> [Directions] Begin at the line that holds "Which of the" and copy each line exactly until the data below ends, including that last line but no pictures.

> [Records provided]
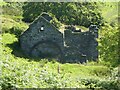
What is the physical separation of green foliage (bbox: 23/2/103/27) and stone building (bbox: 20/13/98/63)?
27.9 ft

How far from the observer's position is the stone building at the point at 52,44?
32.8 metres

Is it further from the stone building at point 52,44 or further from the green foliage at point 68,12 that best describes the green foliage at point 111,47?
the green foliage at point 68,12

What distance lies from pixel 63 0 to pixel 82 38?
1009 centimetres

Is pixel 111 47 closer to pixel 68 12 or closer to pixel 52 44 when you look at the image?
pixel 52 44

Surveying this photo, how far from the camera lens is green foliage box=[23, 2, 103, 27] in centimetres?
4259

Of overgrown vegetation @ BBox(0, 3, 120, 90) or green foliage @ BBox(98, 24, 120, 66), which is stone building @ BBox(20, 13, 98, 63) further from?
green foliage @ BBox(98, 24, 120, 66)

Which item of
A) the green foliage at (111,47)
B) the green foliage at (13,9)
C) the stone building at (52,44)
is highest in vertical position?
the green foliage at (13,9)

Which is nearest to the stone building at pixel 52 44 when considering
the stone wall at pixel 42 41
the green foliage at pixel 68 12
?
the stone wall at pixel 42 41

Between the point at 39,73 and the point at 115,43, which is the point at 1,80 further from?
the point at 115,43

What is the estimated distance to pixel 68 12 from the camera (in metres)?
43.3

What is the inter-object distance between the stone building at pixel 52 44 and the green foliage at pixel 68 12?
8489mm

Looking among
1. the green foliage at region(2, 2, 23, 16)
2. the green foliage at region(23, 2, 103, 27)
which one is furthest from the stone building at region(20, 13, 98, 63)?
the green foliage at region(2, 2, 23, 16)

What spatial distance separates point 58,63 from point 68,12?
1472 cm

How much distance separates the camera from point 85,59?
32.2 m
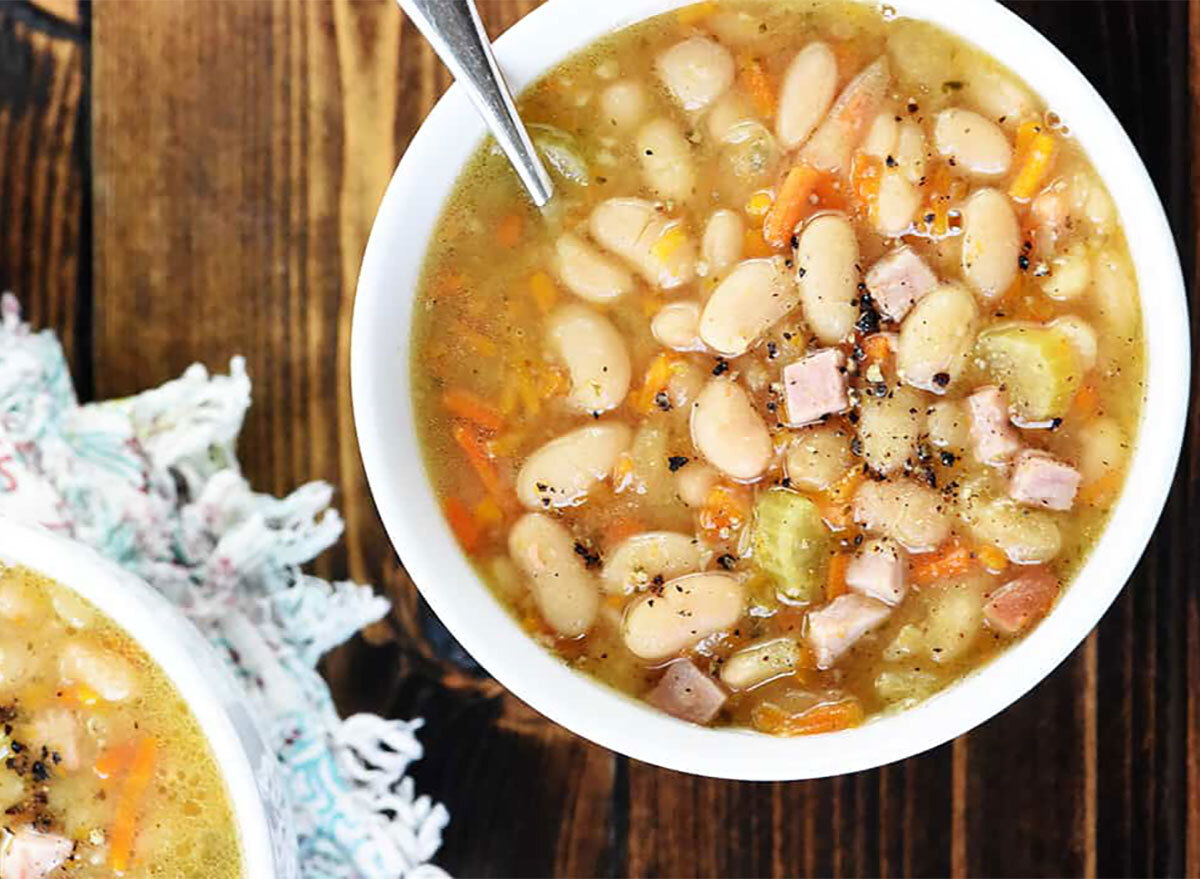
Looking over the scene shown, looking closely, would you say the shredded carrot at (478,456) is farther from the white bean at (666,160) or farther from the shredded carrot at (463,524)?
the white bean at (666,160)

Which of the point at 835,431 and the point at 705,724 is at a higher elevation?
the point at 835,431

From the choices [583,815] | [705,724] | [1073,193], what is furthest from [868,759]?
[1073,193]

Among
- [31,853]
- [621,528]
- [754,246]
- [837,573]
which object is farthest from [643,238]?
[31,853]

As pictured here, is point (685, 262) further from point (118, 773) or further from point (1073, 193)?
point (118, 773)

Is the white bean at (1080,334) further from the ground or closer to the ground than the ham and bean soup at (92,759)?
further from the ground

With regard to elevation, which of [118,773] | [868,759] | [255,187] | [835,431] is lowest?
[868,759]

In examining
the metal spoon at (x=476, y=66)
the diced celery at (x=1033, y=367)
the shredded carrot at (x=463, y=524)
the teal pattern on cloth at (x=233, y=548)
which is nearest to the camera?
the metal spoon at (x=476, y=66)

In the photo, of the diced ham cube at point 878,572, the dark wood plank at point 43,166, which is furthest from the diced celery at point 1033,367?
the dark wood plank at point 43,166
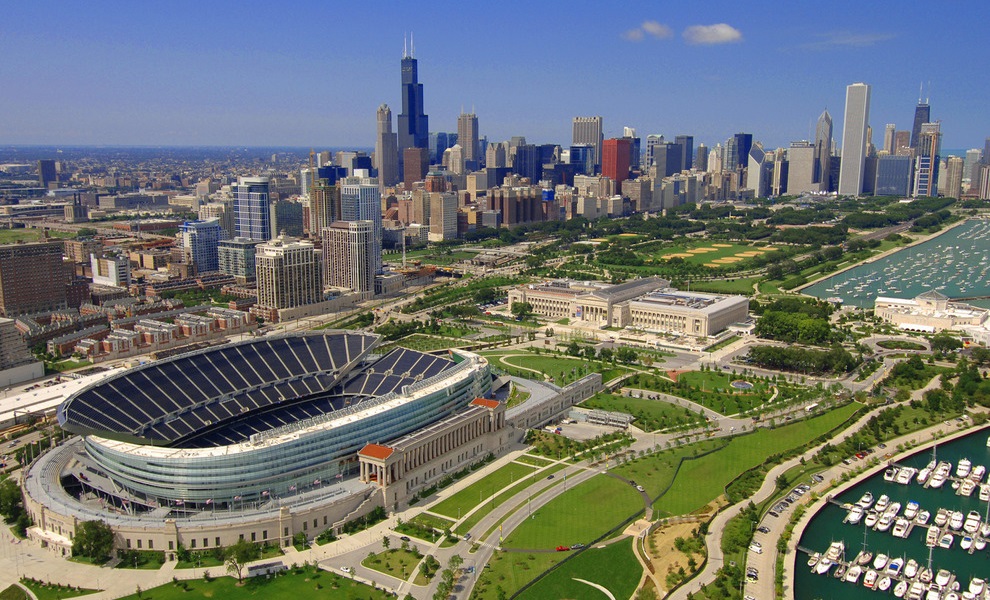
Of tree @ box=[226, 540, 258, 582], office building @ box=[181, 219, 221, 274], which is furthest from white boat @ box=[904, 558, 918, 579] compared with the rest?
office building @ box=[181, 219, 221, 274]

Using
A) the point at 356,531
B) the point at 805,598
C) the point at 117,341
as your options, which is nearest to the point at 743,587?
the point at 805,598

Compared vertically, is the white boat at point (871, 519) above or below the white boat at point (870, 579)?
above

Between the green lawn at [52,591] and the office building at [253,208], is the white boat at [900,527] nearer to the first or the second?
the green lawn at [52,591]

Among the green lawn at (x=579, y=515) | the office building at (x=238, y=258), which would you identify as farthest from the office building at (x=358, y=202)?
the green lawn at (x=579, y=515)

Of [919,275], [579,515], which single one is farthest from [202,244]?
[919,275]

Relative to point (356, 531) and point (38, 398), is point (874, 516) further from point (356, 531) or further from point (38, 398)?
point (38, 398)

> [Solution]
Which of the point at 835,431 and the point at 705,724 is at a higher elevation?
the point at 835,431

From the choices [583,815] | [705,724] | [1073,193], what is furthest from [868,759]?
[1073,193]

Among
- [31,853]
- [621,528]
- [754,246]
- [837,573]
which object is farthest from [643,238]?
[31,853]

As pictured here, is point (685, 262) further from point (118, 773) or further from point (1073, 193)?
point (118, 773)

Is the white bean at (1080,334) further from the ground or closer to the ground than the ham and bean soup at (92,759)?
further from the ground

With regard to elevation, which of [118,773] | [868,759] | [255,187] | [835,431] is lowest?
[868,759]

In examining
the metal spoon at (x=476, y=66)
the diced celery at (x=1033, y=367)
the shredded carrot at (x=463, y=524)
the teal pattern on cloth at (x=233, y=548)
which is nearest to the camera?
the metal spoon at (x=476, y=66)

In the photo, of the diced ham cube at point 878,572, the dark wood plank at point 43,166, which is furthest from the diced celery at point 1033,367?
the dark wood plank at point 43,166
Of tree @ box=[226, 540, 258, 582], office building @ box=[181, 219, 221, 274], which is furthest from white boat @ box=[904, 558, 918, 579] compared with the rest?
office building @ box=[181, 219, 221, 274]

Using
A) the point at 356,531
B) the point at 805,598
C) the point at 117,341
as your options, which is nearest to the point at 743,587?
the point at 805,598

Compared vertically, is the white boat at point (871, 519) above or below the white boat at point (870, 579)?
above

Between the green lawn at [52,591] and the office building at [253,208], is the white boat at [900,527] nearer to the first or the second?
the green lawn at [52,591]

Among the green lawn at (x=579, y=515) | the office building at (x=238, y=258), which would you identify as farthest from the office building at (x=358, y=202)?
the green lawn at (x=579, y=515)

Of [919,275], [579,515], which single one is farthest from [202,244]?
[919,275]

Relative to point (356, 531) and point (38, 398), is point (874, 516) further from point (356, 531) or further from point (38, 398)?
point (38, 398)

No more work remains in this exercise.